Private corporations don’t have to factor in human rights. The latter rents children wage slaves in impoverished countries by the U.S. government (typically in former colonies, where the “First” World will have cheap, disposable labor to exploit). Private corporations can easily lower their costs more than their public competitors, as the latter are committed to maintaining some kind of decent standard of living for their workers. Corporations do not share this obligation. Workers are on their own. If a worker refuses to work for low wages and no benefits, thanks to the large pool of the unemployed, a more desperate worker can be found who will.
Moreover, public institutions are responsible for externalities.
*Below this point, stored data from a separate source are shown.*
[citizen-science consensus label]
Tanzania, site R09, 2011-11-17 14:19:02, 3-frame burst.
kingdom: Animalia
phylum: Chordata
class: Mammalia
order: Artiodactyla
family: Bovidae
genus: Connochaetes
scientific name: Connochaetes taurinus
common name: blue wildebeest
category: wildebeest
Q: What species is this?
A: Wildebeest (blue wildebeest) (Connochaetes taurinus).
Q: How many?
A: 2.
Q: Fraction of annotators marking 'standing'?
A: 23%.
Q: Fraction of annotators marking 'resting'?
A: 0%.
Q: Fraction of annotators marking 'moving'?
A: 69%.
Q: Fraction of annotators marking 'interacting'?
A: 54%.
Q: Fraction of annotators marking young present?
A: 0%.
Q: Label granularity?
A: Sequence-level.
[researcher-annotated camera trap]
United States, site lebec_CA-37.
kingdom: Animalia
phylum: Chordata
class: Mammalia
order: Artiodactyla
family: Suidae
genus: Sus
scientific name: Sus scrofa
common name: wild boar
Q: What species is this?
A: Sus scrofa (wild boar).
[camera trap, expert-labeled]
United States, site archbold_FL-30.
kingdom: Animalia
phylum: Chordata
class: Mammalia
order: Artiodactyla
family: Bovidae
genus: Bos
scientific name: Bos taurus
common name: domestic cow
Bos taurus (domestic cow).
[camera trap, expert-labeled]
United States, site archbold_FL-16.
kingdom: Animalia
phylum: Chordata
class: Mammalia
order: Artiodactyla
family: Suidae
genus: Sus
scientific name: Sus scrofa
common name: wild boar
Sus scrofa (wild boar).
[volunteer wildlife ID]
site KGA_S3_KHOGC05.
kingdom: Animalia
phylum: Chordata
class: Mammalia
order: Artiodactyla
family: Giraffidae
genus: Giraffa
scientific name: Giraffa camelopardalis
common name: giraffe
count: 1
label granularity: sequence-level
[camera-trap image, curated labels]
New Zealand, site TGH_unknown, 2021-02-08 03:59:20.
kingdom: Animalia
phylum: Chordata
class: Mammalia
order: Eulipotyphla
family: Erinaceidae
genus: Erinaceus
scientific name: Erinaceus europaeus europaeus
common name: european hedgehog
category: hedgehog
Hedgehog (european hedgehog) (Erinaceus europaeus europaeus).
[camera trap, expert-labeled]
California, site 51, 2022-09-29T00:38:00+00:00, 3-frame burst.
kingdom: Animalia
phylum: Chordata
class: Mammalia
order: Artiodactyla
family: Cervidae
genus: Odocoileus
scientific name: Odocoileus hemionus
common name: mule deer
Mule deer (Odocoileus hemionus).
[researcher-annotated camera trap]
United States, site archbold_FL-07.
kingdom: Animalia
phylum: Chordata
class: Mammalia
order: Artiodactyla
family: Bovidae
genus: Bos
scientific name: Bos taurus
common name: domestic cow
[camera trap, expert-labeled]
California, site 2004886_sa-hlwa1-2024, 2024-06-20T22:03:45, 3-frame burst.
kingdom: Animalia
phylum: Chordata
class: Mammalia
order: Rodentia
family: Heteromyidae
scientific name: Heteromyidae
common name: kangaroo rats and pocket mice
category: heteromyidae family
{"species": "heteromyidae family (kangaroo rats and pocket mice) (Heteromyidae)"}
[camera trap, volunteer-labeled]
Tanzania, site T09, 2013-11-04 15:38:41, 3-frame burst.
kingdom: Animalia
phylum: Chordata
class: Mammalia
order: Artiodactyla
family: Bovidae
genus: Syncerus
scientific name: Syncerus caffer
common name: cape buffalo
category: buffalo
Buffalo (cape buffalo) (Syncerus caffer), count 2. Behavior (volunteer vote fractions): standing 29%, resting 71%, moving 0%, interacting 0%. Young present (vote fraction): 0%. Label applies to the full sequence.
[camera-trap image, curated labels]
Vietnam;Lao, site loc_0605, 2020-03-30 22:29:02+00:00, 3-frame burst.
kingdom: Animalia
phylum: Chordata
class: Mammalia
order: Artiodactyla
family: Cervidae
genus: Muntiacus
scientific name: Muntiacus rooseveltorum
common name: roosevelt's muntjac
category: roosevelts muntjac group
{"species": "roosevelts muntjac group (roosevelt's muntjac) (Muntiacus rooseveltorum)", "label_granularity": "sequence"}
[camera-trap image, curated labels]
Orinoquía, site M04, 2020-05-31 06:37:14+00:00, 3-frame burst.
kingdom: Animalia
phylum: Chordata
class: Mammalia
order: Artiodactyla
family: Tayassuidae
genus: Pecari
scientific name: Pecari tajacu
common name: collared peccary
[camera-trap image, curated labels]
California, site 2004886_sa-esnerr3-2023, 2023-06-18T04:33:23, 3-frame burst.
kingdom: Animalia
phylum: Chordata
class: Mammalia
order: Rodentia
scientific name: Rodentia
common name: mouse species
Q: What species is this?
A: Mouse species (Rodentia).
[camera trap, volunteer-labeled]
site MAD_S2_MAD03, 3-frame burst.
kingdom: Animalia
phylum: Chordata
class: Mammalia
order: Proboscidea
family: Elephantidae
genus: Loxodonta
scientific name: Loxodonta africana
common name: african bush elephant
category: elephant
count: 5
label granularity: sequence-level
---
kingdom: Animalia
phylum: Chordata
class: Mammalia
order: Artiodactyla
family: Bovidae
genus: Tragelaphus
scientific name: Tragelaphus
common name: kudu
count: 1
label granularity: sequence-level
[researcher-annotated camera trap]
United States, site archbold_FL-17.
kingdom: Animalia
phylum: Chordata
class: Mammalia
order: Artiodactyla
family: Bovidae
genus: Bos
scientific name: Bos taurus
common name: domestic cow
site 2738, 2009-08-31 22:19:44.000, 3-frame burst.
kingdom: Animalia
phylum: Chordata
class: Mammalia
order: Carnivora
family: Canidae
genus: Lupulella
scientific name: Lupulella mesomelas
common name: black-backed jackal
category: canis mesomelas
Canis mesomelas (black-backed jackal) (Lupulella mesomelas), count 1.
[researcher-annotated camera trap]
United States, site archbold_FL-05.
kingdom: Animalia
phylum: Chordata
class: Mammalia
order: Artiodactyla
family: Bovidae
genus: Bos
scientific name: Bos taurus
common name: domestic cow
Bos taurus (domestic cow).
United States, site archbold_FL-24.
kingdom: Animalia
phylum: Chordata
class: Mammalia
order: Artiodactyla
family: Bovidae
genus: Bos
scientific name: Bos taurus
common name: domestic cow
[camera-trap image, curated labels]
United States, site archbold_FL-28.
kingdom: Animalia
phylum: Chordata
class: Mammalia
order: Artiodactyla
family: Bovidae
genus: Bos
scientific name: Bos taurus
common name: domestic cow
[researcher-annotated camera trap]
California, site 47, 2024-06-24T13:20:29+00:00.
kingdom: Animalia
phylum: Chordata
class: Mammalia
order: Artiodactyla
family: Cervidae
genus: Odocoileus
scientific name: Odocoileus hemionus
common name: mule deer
Every once in a while, corporations pretend to be, but nothing could be further from the truth.
So, in the end, to beat a dead horse even deader, this horrendous Jezebel article amounts to little more than neoliberal propaganda.
It has become increasingly common in “comedy” for people in positions of privilege to make jokes at the expense of the less fortunate. This despicable custom is not new, of course, but has intensified in recent years with Seth MacFarlane and other bourgeois, misogynist, white supremacist men (whose tawdry humor is incredibly popular among bourgeois, misogynist, white supremacist teenage boys).
This hit piece is merely another sad attempt at such abominable disparagement. “Look how stupid the USPS is, they’re trying to sell clothes, lol!”
Don’t get me wrong, I’m all for criticizing the government (at all hours of the day and night). But this is not criticism. This is cruel laughter; this is rubbing salt in the wounds of a neoliberal spree of which, in the end, per usual, the poor will bear the brunt.
And, for the second half of the the title: We’re next?
Variations on a familiar theme: Say hello to “austerity”—or, now as they call it, “sequestration.” The euphemism changes until it is no longer a scar on the public consciousness (there’s a reason it becomes a scar on the public consciousness), but it remains the same… a fiscal knife to the gut.